#### RECORD SET:
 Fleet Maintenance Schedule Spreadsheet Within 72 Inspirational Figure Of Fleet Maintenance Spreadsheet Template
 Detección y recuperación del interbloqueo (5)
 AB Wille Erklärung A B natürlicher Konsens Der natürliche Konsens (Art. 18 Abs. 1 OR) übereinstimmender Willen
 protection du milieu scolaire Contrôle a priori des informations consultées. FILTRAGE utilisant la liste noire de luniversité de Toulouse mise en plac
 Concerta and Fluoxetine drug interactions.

...

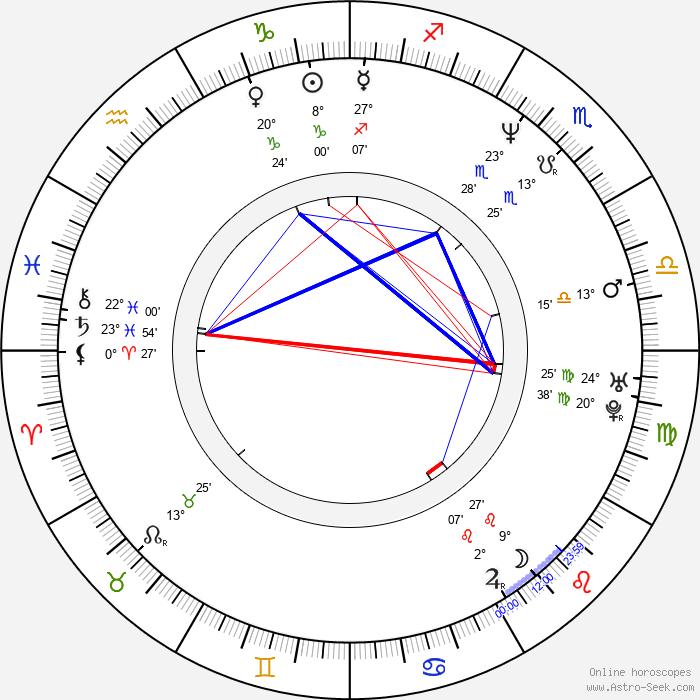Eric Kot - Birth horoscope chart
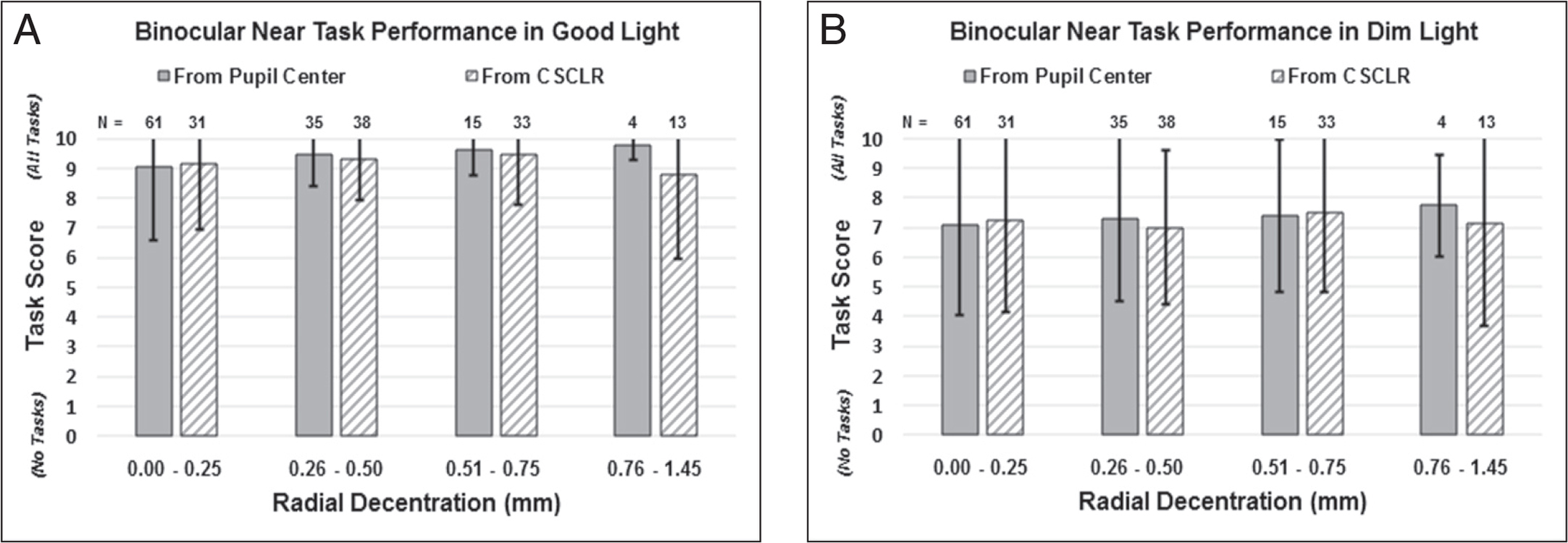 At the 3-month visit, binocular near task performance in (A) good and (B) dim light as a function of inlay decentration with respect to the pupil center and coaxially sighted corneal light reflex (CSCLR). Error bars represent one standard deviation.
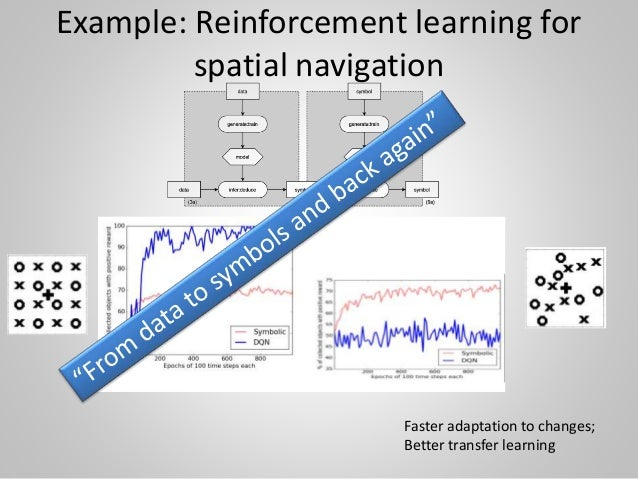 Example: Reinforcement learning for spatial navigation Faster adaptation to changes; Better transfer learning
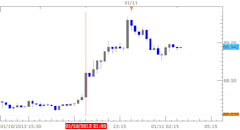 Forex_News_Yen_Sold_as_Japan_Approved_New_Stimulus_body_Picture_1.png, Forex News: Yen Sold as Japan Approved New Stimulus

...

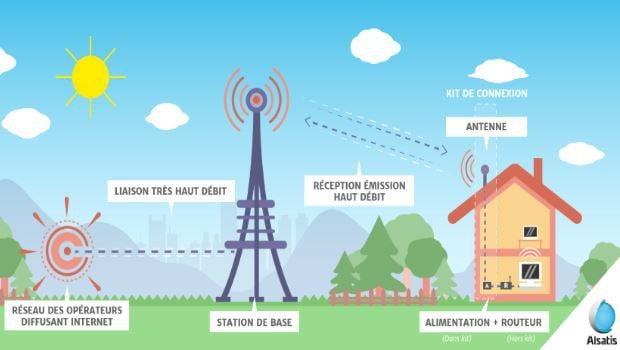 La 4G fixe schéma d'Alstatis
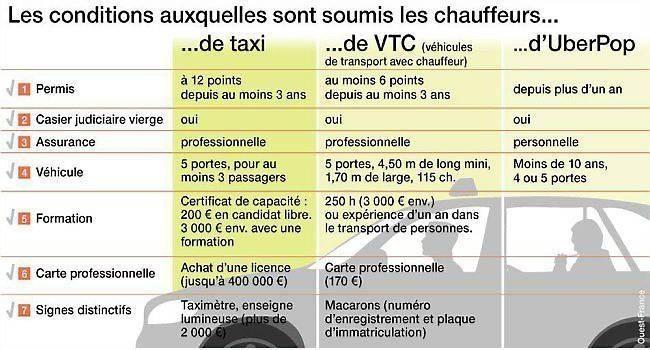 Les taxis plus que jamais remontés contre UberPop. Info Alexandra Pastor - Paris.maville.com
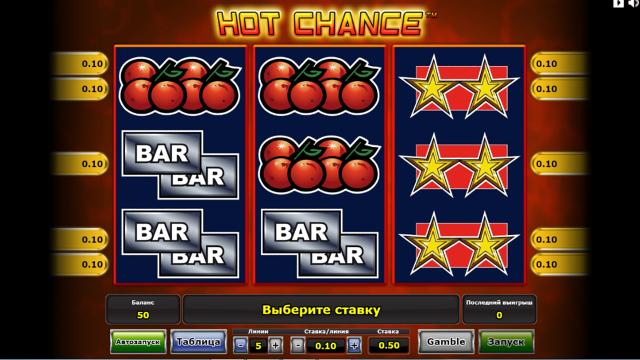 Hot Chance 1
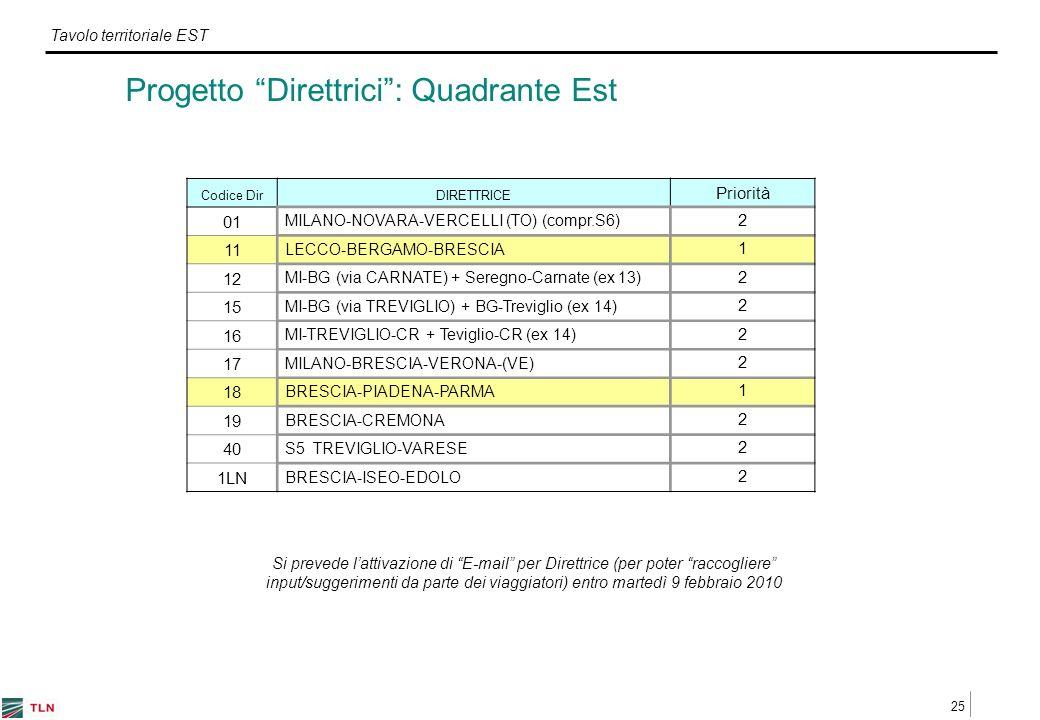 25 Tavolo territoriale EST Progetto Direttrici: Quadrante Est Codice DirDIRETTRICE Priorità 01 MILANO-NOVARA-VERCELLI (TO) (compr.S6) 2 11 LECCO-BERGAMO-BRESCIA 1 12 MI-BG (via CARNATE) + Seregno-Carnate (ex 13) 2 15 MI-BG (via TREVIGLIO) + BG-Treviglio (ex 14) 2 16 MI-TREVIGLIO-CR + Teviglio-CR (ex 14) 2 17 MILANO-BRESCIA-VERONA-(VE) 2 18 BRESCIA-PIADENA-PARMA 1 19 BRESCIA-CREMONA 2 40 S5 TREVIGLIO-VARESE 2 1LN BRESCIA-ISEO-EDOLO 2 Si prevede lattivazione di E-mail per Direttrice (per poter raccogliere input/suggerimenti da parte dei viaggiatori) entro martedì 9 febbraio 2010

#### TASK TO CARRY OUT:
Within the material above, transcribe exactly the lines that run from the line holding "Fleet Maintenance Schedule" through the line holding "Concerta and Fluoxetine drug interactions.".

#### PROBLEM SOLUTION:
 Fleet Maintenance Schedule Spreadsheet Within 72 Inspirational Figure Of Fleet Maintenance Spreadsheet Template
 Detección y recuperación del interbloqueo (5)
 AB Wille Erklärung A B natürlicher Konsens Der natürliche Konsens (Art. 18 Abs. 1 OR) übereinstimmender Willen
 protection du milieu scolaire Contrôle a priori des informations consultées. FILTRAGE utilisant la liste noire de luniversité de Toulouse mise en plac
 Concerta and Fluoxetine drug interactions.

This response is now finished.